Su madre fue una asidua colaboradora de la revista femenina Kena, que lo mismo escribía sobre las mujeres albañiles, el menú que comen los maridos cuando están en una cantina, la decoración de un apartamento, el ligamento de las trompas de Falopio o la proliferación de gadgets. “Tardé muchos años en reconocerlo, pero es así”, continuó aquel día soleado. “Era muy chistosa, muy ocurrente… El registro trágico no lo manejaba. Tenía mucha fluidez. Escribió en Kena hasta que se murió, a principios de los ochenta. Yo creo que, inconscientemente, tengo mucho de ella en mi escritura. Y mucho del New Yorker, también gracias a mi mamá. Porque uno de nuestros grandes placeres era la suscripción a The New Yorker. Cuando llegaba, nos sentábamos juntas a ver las caricaturas y a leer la entrada de la revista. Pero en ese momento yo no pensaba en ser escritora. Para mí la danza era lo único que importaba. Realmente jamás me pasó por la cabeza ser periodista o escritora. Sin embargo, yo creo que esas lecturas que me daban tanto placer se me quedaron grabadas.”

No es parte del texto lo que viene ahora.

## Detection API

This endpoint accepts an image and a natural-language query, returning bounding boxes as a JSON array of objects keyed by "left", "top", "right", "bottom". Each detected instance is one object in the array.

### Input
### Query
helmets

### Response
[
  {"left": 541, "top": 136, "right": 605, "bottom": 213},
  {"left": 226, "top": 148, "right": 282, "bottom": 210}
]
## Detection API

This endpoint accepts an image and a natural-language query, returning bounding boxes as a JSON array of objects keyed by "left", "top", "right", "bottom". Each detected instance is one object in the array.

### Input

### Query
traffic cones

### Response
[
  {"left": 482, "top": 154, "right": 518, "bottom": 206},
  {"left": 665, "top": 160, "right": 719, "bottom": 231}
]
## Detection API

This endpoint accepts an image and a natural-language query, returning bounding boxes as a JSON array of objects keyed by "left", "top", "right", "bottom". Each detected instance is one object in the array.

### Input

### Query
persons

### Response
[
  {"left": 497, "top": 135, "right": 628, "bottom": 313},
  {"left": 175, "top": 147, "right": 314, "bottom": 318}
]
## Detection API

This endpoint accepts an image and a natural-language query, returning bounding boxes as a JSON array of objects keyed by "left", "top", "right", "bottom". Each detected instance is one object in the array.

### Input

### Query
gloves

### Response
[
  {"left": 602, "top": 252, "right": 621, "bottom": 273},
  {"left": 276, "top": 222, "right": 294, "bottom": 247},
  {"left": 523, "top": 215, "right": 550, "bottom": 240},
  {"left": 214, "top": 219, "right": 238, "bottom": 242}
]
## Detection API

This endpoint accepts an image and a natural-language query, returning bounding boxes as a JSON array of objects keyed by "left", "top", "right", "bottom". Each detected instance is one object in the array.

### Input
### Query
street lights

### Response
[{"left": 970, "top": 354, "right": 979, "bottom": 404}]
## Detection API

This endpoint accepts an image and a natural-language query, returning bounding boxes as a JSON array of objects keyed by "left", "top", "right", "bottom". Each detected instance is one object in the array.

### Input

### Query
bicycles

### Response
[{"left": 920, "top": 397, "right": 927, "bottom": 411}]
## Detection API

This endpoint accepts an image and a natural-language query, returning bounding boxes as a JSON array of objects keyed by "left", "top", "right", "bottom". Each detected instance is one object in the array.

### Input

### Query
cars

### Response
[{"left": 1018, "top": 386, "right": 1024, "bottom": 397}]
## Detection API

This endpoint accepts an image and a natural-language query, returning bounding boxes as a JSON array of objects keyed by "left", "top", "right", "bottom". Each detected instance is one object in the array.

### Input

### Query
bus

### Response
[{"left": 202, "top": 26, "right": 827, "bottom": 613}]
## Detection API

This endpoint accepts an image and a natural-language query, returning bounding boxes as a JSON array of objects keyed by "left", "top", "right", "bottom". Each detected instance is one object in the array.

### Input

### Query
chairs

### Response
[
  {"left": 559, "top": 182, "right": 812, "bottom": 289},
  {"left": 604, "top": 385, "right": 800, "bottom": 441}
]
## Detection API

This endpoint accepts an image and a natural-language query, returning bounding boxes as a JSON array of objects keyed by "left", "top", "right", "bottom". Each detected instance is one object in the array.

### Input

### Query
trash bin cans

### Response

Pude saborear ese estilo “chistoso y ocurrente” de su madre, Lita Paniagua, en las páginas de Kena cuando, poco después de aquella conversación, me eché un clavado en la hemeroteca. Aunque los temas y personajes de los que ella se ocupaba poco tenían que ver con los de su hija, la forma de mirar y el ritmo de los textos de una y otra coincidían. Por eso ahora pienso que quizá ella disfrutaría como nadie el nuevo libro de Alma. Se llama Los placeres y los días (Almadía) y, a diferencia de los anteriores, en los que relata el difícil día a día de América Latina, en éste abunda la parranda, los personajes y las situaciones pintorescas que han hecho más llevadero el contexto de violencia y corrupción, típico del continente. Se trata, eso sí, de un libro breve. “Porque lo alegre”, explica ella misma, “debe ser siempre ligero y un pesado tomo sería un contrasentido.”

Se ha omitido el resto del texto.